**Exercise requirements:**
1) Using the company report passage, mark each statement yes or no, and back each answer with the deciding words of the passage, quoted exactly.
(a) Dr. David Berd developed the company's know-how of haptenized cell vaccines while at TJU in Philadelphia.
(b) The Canadian Securities Administrators currently require certification on the effectiveness of the controls.
(c) The average daily trading volume of the Common Shares is usually high.
2) Answer these questions from the company report passage.
(a) For which year did the Board of Directors approve the consolidated financial statements?
(b) On which website is the MD&A available?
(c) Which two officers are named as part of the senior management that receives material information?
3) From the company report passage, copy the part that opens with the words containing "The Company may become party to litigation from" and closes with "regarding public disclosure.", swapping "litigation" for "legal action".

**Passage to read:**

******************************

The Company will be heavily dependent on its founders and current management team.

The Company is dependent upon its founders and management team to obtain funding for the research and development of its products, to decide which of its products to promote, to shepherd the products through the clinical trial and regulatory approval process, and to stimulate business development and seek out new products and technologies for development. In addition, the Company's current financial condition makes it more difficult for it to retain its current executives and recruit key employees.

The Company is heavily dependent upon the personal reputation and personal contacts of its Chief Medical Officer, and the loss of his services could materially adversely affect its plan of operation.

The Company is leveraging its know-how of haptenized cell vaccines developed by one of its founders, Dr. David Berd, while at TJU in Philadelphia, Pennsylvania, and from his experience with the former Avax Technologies, Inc. The acceptance of the haptenized vaccine technology is highly dependent upon the personal reputation and the personal contacts of Dr. Berd. Dr. Berd is also critical in guiding the technology through the regulatory process in both the US and Europe. If the Company lost his services, the development of its technology could be significantly slower and less successful that it otherwise would be with his services, which would in turn materially adversely affect the Company's business and financial condition.

The trading volume of the Common Shares is relatively low and a more active market may never develop.

The average daily trading volume in the Common Shares varies significantly, but is usually low. This low average volume and low average number of transactions per day may affect the ability of the Company's shareholders to sell their Common Shares in the public market at prevailing prices. A more active trading market for the Company's Common Shares may never develop.

The Company may become party to litigation.

The Company may become party to litigation from time to time in the ordinary course of business, which could adversely affect its business. Should any litigation in which the Company becomes involved be determined against the Company, such a decision could adversely affect the Company's ability to continue operating and the market price of the Common Shares and could use significant resources. Even if the Company is involved in litigation and wins, litigation can consume significant Company resources.

Disclosure Controls and Internal Control Financial Reporting

Disclosure controls and procedures are designed to provide reasonable assurance that material information is gathered and reported to senior management, including the Chief Executive Officer and Chief Financial Officer, as appropriate to permit timely decisions regarding public disclosure.

The Company’s management is responsible for establishing and maintaining adequate internal control over financial reporting. Any system of internal control over financial reporting, no matter how well designed, has inherent limitations. Therefore, even those systems determined to be effective can provide only reasonable assurance with respect to financial statement preparation and presentation.

The Canadian Securities Administrators do not require any certification on the effectiveness of these controls at this time.

APPROVAL

The Company’s Board of Directors has approved the Company’s consolidated financial statements for the year ended October 31, 2020. The Company’s Board of Directors has also approved the disclosures contained in this MD&A. A copy of this MD&A will be provided to anyone who requests it and is available on www.sedar.com.

******************************

**Entries provided:**

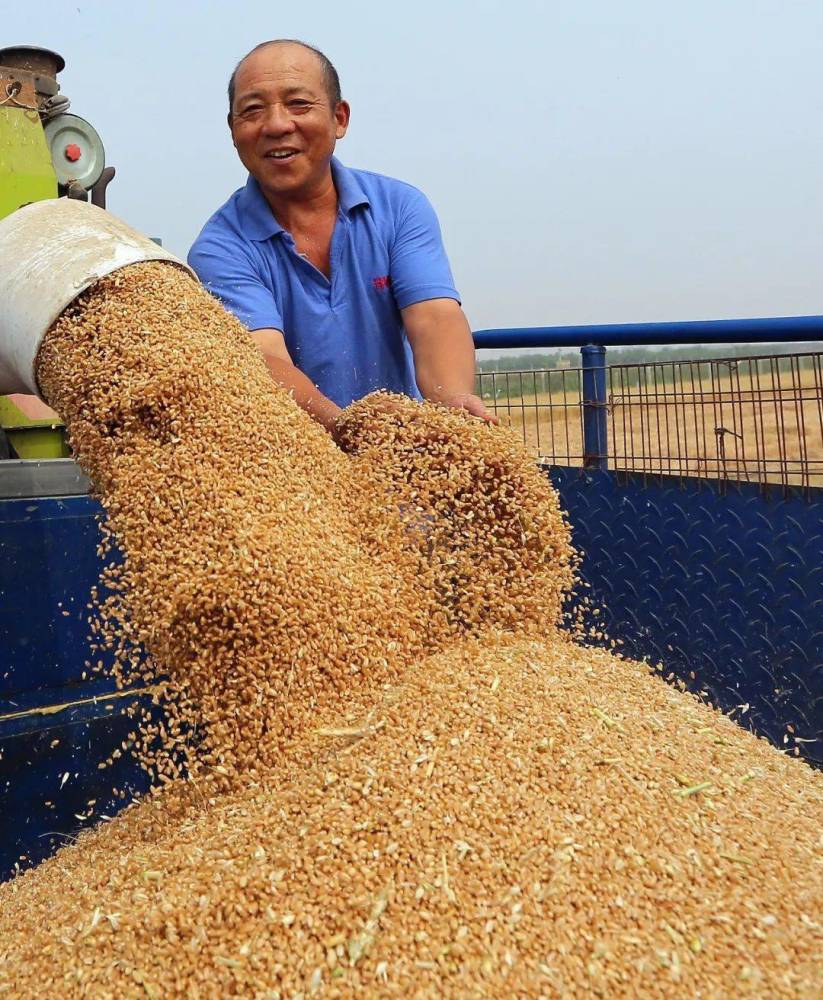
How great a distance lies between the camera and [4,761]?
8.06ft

******************************

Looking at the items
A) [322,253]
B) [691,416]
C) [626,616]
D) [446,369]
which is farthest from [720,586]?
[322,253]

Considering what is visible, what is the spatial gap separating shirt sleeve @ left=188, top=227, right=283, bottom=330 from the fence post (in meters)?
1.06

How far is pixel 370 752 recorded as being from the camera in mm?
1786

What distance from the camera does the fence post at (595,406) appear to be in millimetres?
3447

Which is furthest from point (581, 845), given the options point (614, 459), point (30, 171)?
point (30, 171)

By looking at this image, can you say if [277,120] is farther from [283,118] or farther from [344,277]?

******************************

**Solved problems:**
1)
(a) Yes: "developed by one of its founders, Dr. David Berd, while at TJU in Philadelphia, Pennsylvania"
(b) No: "The Canadian Securities Administrators do not require any certification on the effectiveness of these controls at this time."
(c) No: "varies significantly, but is usually low"

2)
(a) The year ended October 31, 2020
(b) www.sedar.com
(c) The Chief Executive Officer and the Chief Financial Officer

3)
The Company may become party to legal action from time to time in the ordinary course of business, which could adversely affect its business. Should any legal action in which the Company becomes involved be determined against the Company, such a decision could adversely affect the Company's ability to continue operating and the market price of the Common Shares and could use significant resources. Even if the Company is involved in legal action and wins, legal action can consume significant Company resources.

Disclosure Controls and Internal Control Financial Reporting

Disclosure controls and procedures are designed to provide reasonable assurance that material information is gathered and reported to senior management, including the Chief Executive Officer and Chief Financial Officer, as appropriate to permit timely decisions regarding public disclosure.